Users
A Novel
-
-
3.3 • 3 Ratings
-
-
- $12.99
Publisher Description
Finalist for the PEN/Faulkner Award for Fiction
A New York Times Book Review Editors' Choice
Marrying the philosophical absurdities of life, technology, start-up culture, and family, Users is for readers of Ling Ma, Dave Eggers’s The Circle, and viewers of the hit Apple TV+ original series Severance
Miles, a lead creative at a midsize virtual reality company known for its “original experiences,” has engineered a new product called The Ghost Lover. Wildly popular from the outset, the “game” is simple: a user’s simulated life is almost identical to their reality, except they’re haunted by the ghost of an ex-lover.
However, when a shift in the company's strategic vision puts The Ghost Lover at the center of a platform-wide controversy, Miles becomes the target of user outrage, and starts receiving a series of anonymous death threats. Typed notes sealed in envelopes with no postage or return address, these persistent threats push Miles into a paranoid panic, blurring his own sense of reality, catalyzing the collapse of his career, his marriage, and his relationship with his children.

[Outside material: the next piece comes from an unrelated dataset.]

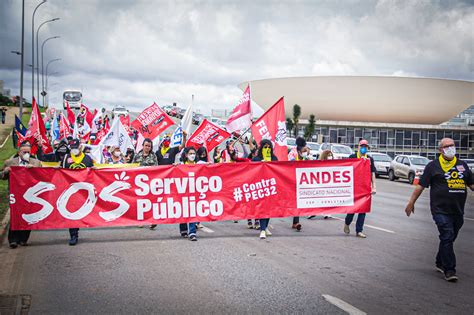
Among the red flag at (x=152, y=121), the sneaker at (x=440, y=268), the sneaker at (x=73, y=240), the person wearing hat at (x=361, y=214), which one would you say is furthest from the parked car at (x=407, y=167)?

The once-promising road to success becomes a narrow set of choices for Miles, who, in a last ditch effort to save his job, pitches his masterpiece, a revolutionary device code-named the Egg, which will transform the company. The consequences for Miles seal him inside the walls of his life as what was once anxiety explodes into devastating absoluteness.
In a world rife with the unchecked power and ambition of tech, Users investigates—with both humor and creeping dread—how interpersonal experiences and private decisions influence the hasty developments that have the power to permanently alter the landscape of human experience.
PUBLISHERS WEEKLY
Winnette (The Job of the Wasp) delivers an engaging story of a virtual reality designer stuck in a rut. Miles's career founders as he casts about for a new product for his Chicago startup that rivals his signature augmented reality experience, "The Ghost Lover," where virtual reality players are haunted by an ephemeral lover personalized to their own experience. Meanwhile, his home life presents its own challenges; his marriage is struggling, and his 10-year-old daughter plays increasingly violent games with her younger sister. Perhaps most troubling, Miles acquires a "ghost lover" of his own, and he's receiving cryptic, anonymous death threats. The author convincingly portrays Miles's claustrophobic interior, where the protagonist is held captive by virtual simulacra. After a vacation with his family rekindles Miles's creativity, he plunges full speed into the creation of the "Egg," a virtual-reality pod that encases the user's body. Though a commercial and professional success, the Egg accelerates the dissolution of Miles's family, and brings him ever closer to the source of his elusive threats. Despite a rushed final act, the author offers a vertiginous glimpse down a tech rabbit hole. In Winnette's hands, the dangerous blur between the virtual and reality provides both a warning and a thrill.